To me, the difference in the game was foul shooting and, ultimately, coaching. As a team, coming into Saturday's contest, our foul shooting, was, foul. Through 13 games, Georgia converting from the charity stripe at about a 62% clip. The early season, double overtime loss to Notre Dame was due to horrible foul shooting, where the Red and Black went 10-20 from the line, a not-so-neat 50%. Fast forward to Saturday and the Dawgs exceeding anyone's wildest expectations by shooting an unconcious 88% from the foul line, going 30-34. As we were pulling away, Kentucky had to foul. This would have been good strategy 6 weeks ago last week. Whatever Coach Fox said to the team and whatever drills he had them do, it paid off with dividends.
Mark Fox did everything right. He's emotional, but measured. He displays a control on the sideline, but gets his point across when those emotions are warranted. Obviously, he prepared his team for victory. I'm sure he communicated to his team to not panic for the inevitable post-halftime run that Kentucky would make, and eventually, fade away. He made constant adjustments, including a key time-out when Georgia was not dealing with Kentucky's press very well. He drew up some plays on-the-fly to maximize Trey Thompkins (particularly late) and to keep the pressure on a Kentucky team that was in foul trouble early. In short, Coach Fox did everything right and had his guys up to the challenge.
What we have in Mark Fox is a coach who understands the situation he came to, understands what he needs to do to win (the right way) and understands where he's going. His "Tweet" in response to those fans that were chanting "overrated" was perfect.
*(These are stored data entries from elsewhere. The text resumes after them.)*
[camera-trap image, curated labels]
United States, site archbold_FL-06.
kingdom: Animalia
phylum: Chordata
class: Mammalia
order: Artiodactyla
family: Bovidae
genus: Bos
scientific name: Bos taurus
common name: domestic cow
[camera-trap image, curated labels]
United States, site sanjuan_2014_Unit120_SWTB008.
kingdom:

But please do me 1 favor, next time please chant underrated not overrated. UK's a great team-not an overrated one. Today we were underrated
This was awesome. Winning with class isn't just for the guys on the floor.
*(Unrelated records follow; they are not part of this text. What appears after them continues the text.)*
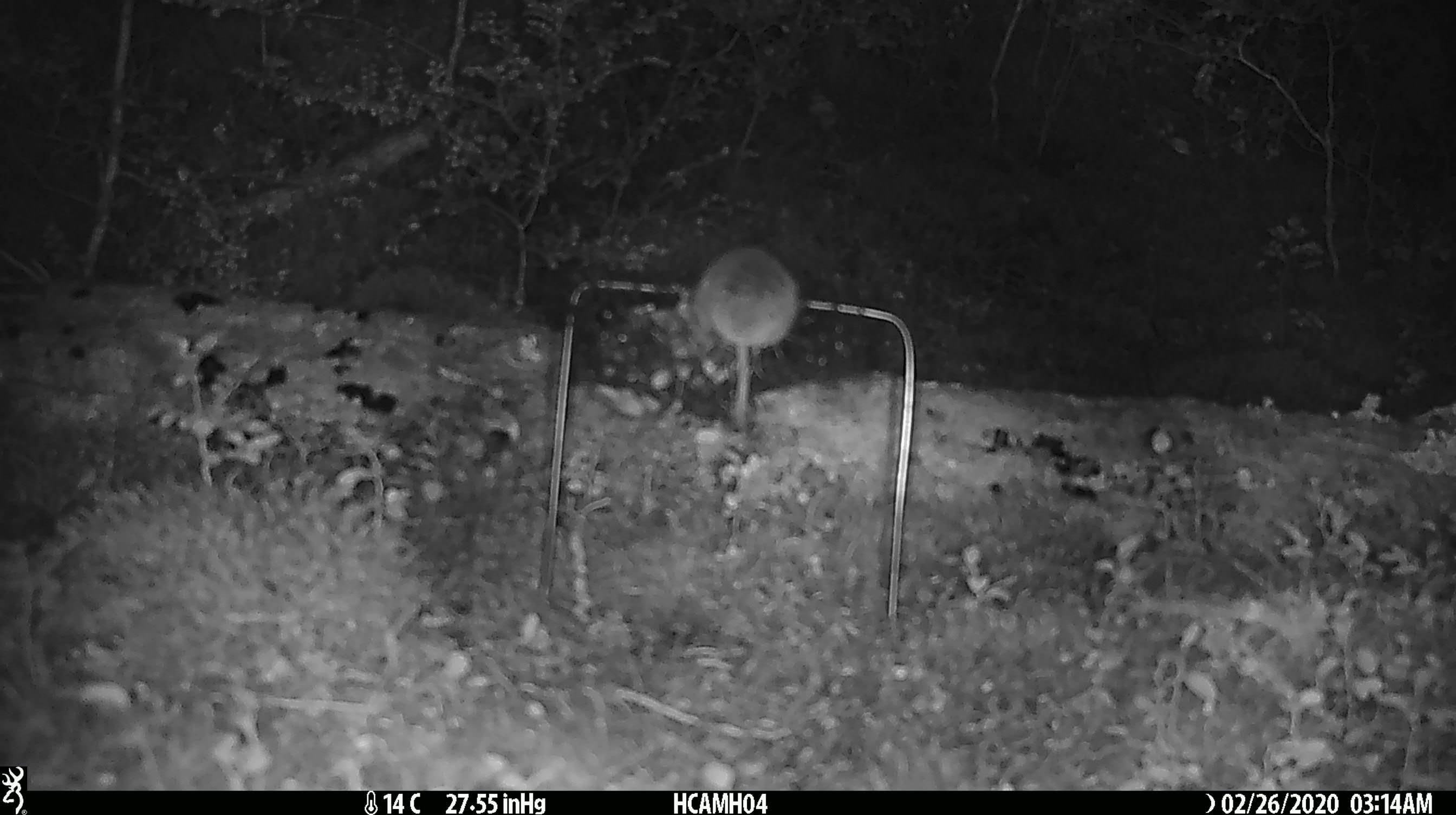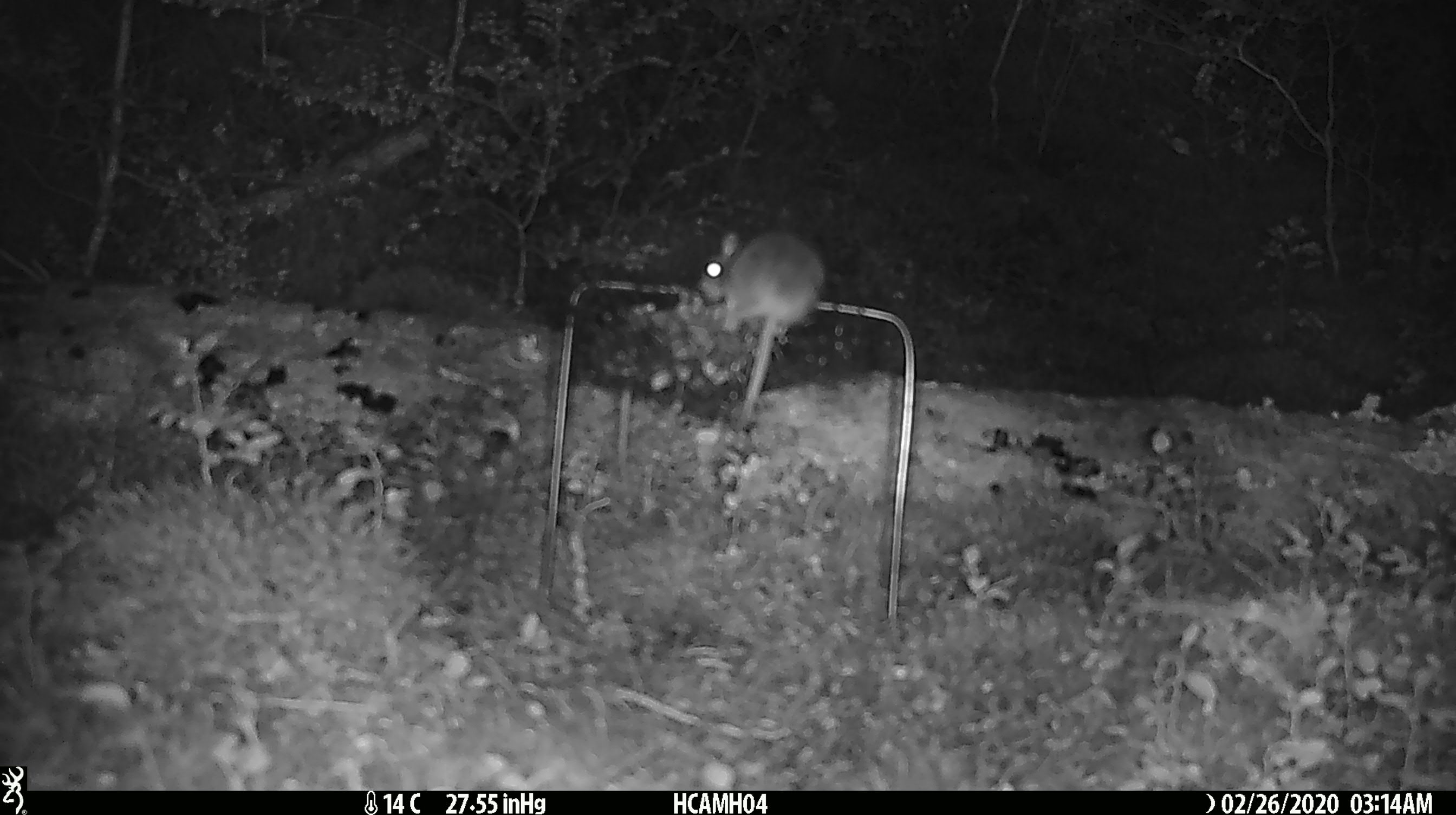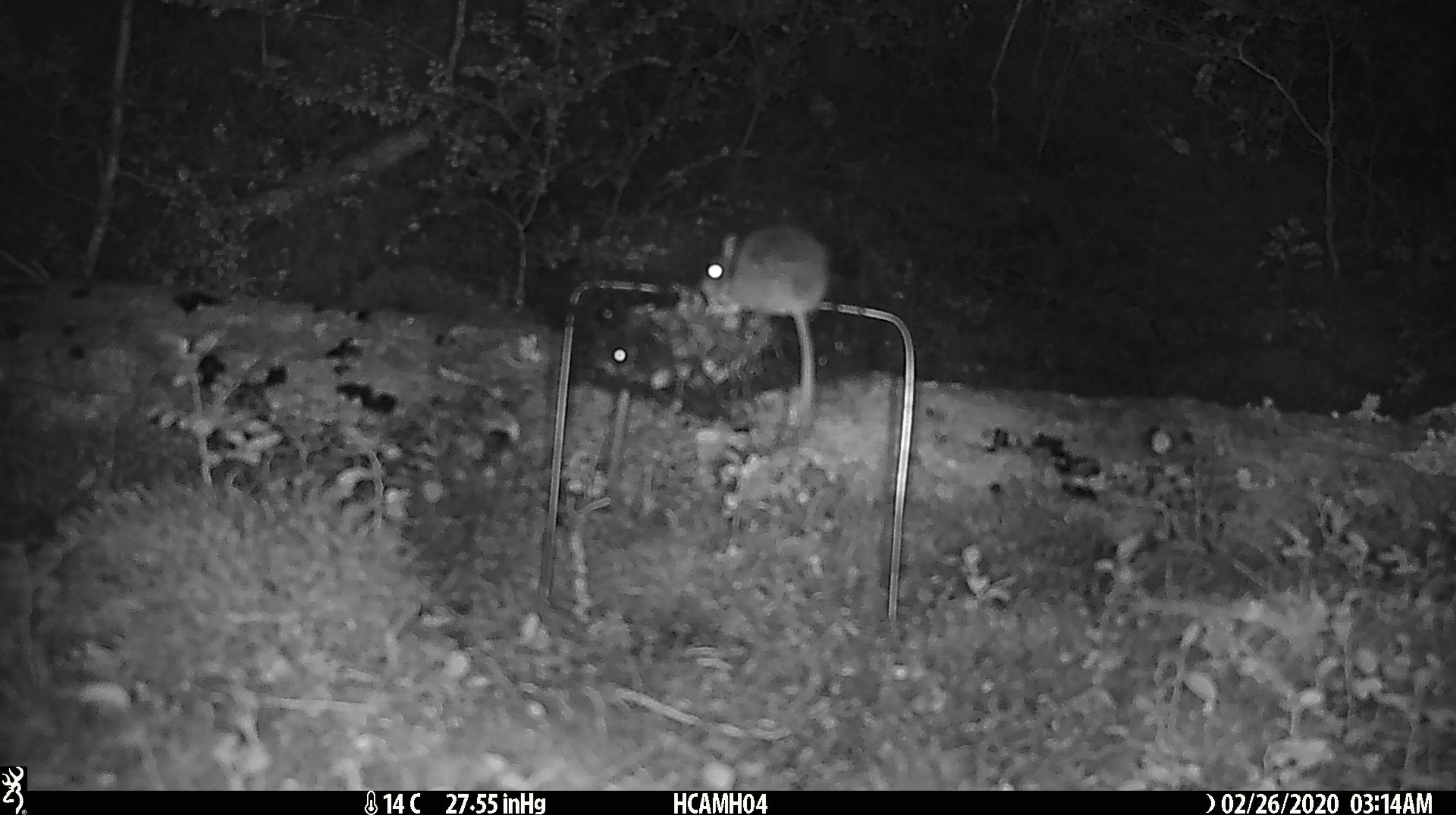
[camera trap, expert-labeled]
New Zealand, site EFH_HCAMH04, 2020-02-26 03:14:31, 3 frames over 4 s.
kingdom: Animalia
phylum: Chordata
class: Mammalia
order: Rodentia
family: Muridae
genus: Mus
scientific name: Mus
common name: mouse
In reading through a few comments last night, one Kentucky fan (perhaps optimistically) agreed that Fox was a good coach who would only be in Athens long enough to secure interest from "a bigger program." We're a pretty big program, but I get his point. Why risk it? Whatever it takes, we need to lock this guy up. It's awfully hard to awaken a sleeping giant. Our man has the giant not only awakened, he's at the breakfast table. Feed him.